* **EXERCISES**
**a)** From the passage below on Chris Rock's "Selective Outrage," list every celebrity named as appearing in the montage of pre-recorded well-wishes.
**b)** Count the lines of the entries below that contain the string "camera", with case counting. Give only the number.

* **SELECTED PASSAGE**
*****
Rock waited a year to hit back and chose a significant venue for his counterattack. "Selective Outrage" follows Rock's 2018 Netflix special "Tamborine," part of a $40 million deal he signed in 2016. He performed onstage at the Hippodrome Theatre in Baltimore, MD. Netflix streamed it live globally – a first for the service, which produced the gig as if were a sports event. There was an unnecessary half-hour pre-show hosted by Ronny Chieng featuring bits from Rock's fellow comics and friends Arsenio Hall, Leslie Jones, JB Smoove and Deon Cole.
"Everybody that really knows, knows I had nothing to do with that," Rock says before really roughing it up. "I did not have any entanglement."
A montage of celebrities including Amy Schumer, Matthew McConaughey, Rosie Perez, Woody Harrelson, Sir Paul McCartney, and Wanda Sykes pre-recorded well-wishes for Rock as if he were about to freefall from a skyscraper instead of performing material he's been workshopping for months. There is a tension inherent to live broadcast but here, not so much. Regardless of that, between this and the extended hail-fellow-well-met tight-twos by his buds, the lead-up took on the feeling of a wake or a "get well" rally for someone who recently emerged from a coma.
A post-set breakdown was no better. Hosted by David Spade and Dana Carvey and featuring Yvonne Orji and Kareem Abdul Jabbar alongside Hall and Smoove, the idea was for the comics to lend their expert opinion about each joke – entirely unnecessary, given that they landed as they should have.
Besides, the incendiary fervor of the closing segment eclipses the rest of it in the immediate memory.
"And for people that don't know what everybody knows, Will Smith, his wife was f***ing her son's friend," Rock says. "Now, I normally would not talk about this s**t. But for some reason, these n****s put this s**t on the Internet." He's referring to the 2020 episode of "Red Table Talk" where Smith and Jada Pinkett Smith discuss their separation and her "entanglement" with R&B singer August Alsina.
"She hurt him way more than he hurt me, OK?" Rock continues. "He does that s**t. Everybody in the world called him a b***h." Then Rock provides a short list of potential stops on Smith's fantasy punching tour: Charlamagne Tha God, The Breakfast Club, "The View," "The Talk," every rapper, and the Drink Champs. " . . . And who's he hit? Me. A n***a he knows he can beat. That is some b***h-ass s**t."
Then Rock takes direct shots at Pinkett Smith, saying that in 2016 she opined he should pull out of hosting the Oscars because Smith didn't get nominated for "Concussion." "So did I do some jokes about her? Who gives a f**k? That's how it is. She starts it. I finish it. OK? That's what the f**k happened. Nobody's picking on this b***h. She started this s**t."
Rock, dressed head-to-toe in white save for Prince's symbol dangling from a chain around his neck, has constructed Selective Outrage" to leave the audience stunned, much in the way he must've felt onstage a year ago when Smith struck him on live TV, and in front of some of the most wealthy, famous white people on the planet.
On this Saturday night, the Oscar winner was not there, and the audience filling those seats in Baltimore had far more Black folks in it than his witnesses in the Dolby Theatre one year ago.
*****
* **Source records**
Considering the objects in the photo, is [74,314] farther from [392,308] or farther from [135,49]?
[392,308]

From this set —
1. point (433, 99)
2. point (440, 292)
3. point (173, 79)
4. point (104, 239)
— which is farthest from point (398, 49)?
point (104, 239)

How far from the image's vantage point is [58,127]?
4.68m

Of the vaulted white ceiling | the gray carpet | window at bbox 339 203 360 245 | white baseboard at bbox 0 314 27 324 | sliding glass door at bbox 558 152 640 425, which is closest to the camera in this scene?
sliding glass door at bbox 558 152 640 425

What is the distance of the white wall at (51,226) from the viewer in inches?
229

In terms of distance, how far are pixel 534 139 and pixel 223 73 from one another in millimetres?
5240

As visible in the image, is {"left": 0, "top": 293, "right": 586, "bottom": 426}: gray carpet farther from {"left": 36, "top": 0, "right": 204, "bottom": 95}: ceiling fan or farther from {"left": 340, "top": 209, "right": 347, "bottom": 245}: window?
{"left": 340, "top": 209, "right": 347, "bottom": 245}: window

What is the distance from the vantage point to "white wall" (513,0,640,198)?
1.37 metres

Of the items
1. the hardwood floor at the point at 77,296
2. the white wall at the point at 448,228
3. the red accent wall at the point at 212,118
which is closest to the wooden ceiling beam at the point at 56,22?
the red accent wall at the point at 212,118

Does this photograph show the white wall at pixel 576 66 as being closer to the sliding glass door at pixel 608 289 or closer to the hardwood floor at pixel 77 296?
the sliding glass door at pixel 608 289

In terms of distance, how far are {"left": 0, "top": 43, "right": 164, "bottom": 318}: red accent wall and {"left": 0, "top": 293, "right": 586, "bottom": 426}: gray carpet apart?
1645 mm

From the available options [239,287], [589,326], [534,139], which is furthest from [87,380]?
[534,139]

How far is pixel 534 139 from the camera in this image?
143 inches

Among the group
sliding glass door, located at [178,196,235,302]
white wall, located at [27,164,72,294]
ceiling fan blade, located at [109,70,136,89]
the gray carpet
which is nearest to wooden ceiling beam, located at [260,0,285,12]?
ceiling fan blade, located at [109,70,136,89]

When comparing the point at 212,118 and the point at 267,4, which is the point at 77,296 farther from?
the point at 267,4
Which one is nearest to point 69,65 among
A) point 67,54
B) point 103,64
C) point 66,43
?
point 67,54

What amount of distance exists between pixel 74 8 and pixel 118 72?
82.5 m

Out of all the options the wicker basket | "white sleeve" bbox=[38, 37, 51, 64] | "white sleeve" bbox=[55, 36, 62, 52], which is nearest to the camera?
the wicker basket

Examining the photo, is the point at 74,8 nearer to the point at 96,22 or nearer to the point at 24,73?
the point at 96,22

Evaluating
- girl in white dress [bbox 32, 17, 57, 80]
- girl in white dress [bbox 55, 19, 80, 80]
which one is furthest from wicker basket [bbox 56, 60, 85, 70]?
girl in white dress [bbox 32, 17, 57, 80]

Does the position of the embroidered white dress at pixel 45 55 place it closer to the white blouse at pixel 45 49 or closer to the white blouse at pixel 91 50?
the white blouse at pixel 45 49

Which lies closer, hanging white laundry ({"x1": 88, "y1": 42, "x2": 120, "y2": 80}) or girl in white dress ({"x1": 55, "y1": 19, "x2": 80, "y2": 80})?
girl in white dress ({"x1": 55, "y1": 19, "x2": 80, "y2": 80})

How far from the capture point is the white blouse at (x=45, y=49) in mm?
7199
*****
* **SOLUTIONS FOR EACH TASK**
**a)** Amy Schumer, Matthew McConaughey, Rosie Perez, Woody Harrelson, Sir Paul McCartney, Wanda Sykes

**b)** 3